Another case that caused some issues is a DELETE targeting C/R. While the operation would be valid and allowed if the agent has Write permissions on both C/ and C/R, it would be forbidden if C/R does not exist instead of returning a 404. From how I understand it, the reasoning is that this would leak information about the containment triples of C/. The only thing I could find in the spec about this is the non-normative Security Considerations section. Specifically in this case I also wonder why this specific exception is made. In case C/R does exist the request would be allowed, but would this also not leak information about the containment triples of C/? Since if this request succeeds we know that resource existed. To exaggerate, why do I not need Read permissions on C/ when trying to read C/R if it does exist, since that also provides us with information about C/. Unless of course I misinterpreted the original reason the DELETE request was forbidden.

Besides those specifics, a general problem that I had is that I wasn't sure if the linked table talked specifically about WAC, or Solid in general (or a mix between both). E.g., the fact that a PUT targeting C/R needs Append permissions on C/ if C/R does not exist is specified in the WAC spec. But I guess that any other authorization scheme that is put on top of a Solid server should follow similar behaviour since such an action will always modify the containment triples of C/. And vice versa, the 404 response in the first example above, is this a WAC specific thing as well or does this follow from implicit assumptions in the Solid core spec, making it authorization scheme independent?

csarven commented 2 years ago

I gave a bit more detail in https://github.com/solid/specification/issues/379#issuecomment-1078876775 that covers some of your questions/feedback. I'll follow up with a PR clarifying further. Thanks for the feedback!

One first takeaway is that GET/DELETE requests that target a resource C/R that does not exist need to return a 404 if the agent has Read permissions on either C/R or on C/.

No. Server doesn't need to but it might want to in those specific cases.

I get the idea, in the first case you could first GET C/R to see that it does not exist, and in the second case you could GET C/ and look at the containment triples to get this information. But I couldn't find anything in the spec saying this explicitly, and I do think it would have to have that instead of these implicit assumptions.

It is intended to be a simple interpretation and application of the relevant RFCs in context of the Solid Protocol. The point of issue 14 comment/tables was to be clear about how the RFCs, Solid Protocol, and an authorization system (guided by WAC) fit together e.g., there is a specific understanding of hierarchical containment in Solid Protocol and that gives us good information to work with / make sense of the RFC. The tables are also intended to get actual feedback from (WIP) implementations and factor all that in - throw rocks at it! :)

It also makes me wonder about the case of doing a POST on C/ if C/ does not exist.

That'd be #server-post-target-not-found in the spec: 404.

Is that a 404 if you do not have Append permisisons on C/ but you do have Read permissions on its parent container?

Correct.
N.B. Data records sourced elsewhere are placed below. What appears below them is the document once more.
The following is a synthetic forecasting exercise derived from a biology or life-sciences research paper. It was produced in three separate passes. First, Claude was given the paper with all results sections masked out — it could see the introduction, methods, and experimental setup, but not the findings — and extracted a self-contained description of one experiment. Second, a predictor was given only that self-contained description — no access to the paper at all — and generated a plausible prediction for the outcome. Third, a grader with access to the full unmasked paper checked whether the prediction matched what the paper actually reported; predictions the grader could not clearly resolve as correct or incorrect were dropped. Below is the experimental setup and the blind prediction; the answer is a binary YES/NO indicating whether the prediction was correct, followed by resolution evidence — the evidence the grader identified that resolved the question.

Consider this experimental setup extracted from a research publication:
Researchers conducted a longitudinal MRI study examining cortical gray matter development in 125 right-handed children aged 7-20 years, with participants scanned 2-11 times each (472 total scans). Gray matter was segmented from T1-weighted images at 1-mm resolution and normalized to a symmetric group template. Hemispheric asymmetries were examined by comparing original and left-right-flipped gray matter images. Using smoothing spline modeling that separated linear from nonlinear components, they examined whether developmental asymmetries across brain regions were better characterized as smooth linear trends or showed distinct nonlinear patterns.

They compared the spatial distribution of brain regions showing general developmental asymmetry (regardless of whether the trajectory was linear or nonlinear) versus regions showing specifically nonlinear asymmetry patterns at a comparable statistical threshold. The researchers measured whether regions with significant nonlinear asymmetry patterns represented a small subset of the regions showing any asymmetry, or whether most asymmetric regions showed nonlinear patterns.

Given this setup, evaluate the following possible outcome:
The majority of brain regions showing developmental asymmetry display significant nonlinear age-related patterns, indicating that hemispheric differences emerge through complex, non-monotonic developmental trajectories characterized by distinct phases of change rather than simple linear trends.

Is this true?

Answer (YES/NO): NO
That'll be this row in the issue 14 comment for POST (as of 2022-03-25):

Read - 403 404

Another case that caused some issues is a DELETE targeting C/R. While the operation would be valid and allowed if the agent has Write permissions on both C/ and C/R, it would be forbidden if C/R does not exist instead of returning a 404.

Forbidden as in 403, yes.

From how I understand it, the reasoning is that this would leak information about the containment triples of C/.

To be clear, it is to not disclose the existence of C/R. The general "rules" with Read on C/ or on C/R would apply, i.e., Read grants rights to know the existence of C/R, so if C/R doesn't exist, 404 is acceptable. 403 would be the safest/best default when unauthorized.

The only thing I could find in the spec about this is the non-normative Security Considerations section.

Can you clarify the statement from the spec?

Specifically in this case I also wonder why this specific exception is made. In case C/R does exist the request would be allowed, but would this also not leak information about the containment triples of C/? Since if this request succeeds we know that resource existed.

The existence of C/R is only known - given 204 response - when one has the required permissions (Write) and C/R exists. It is isolated (as I see it).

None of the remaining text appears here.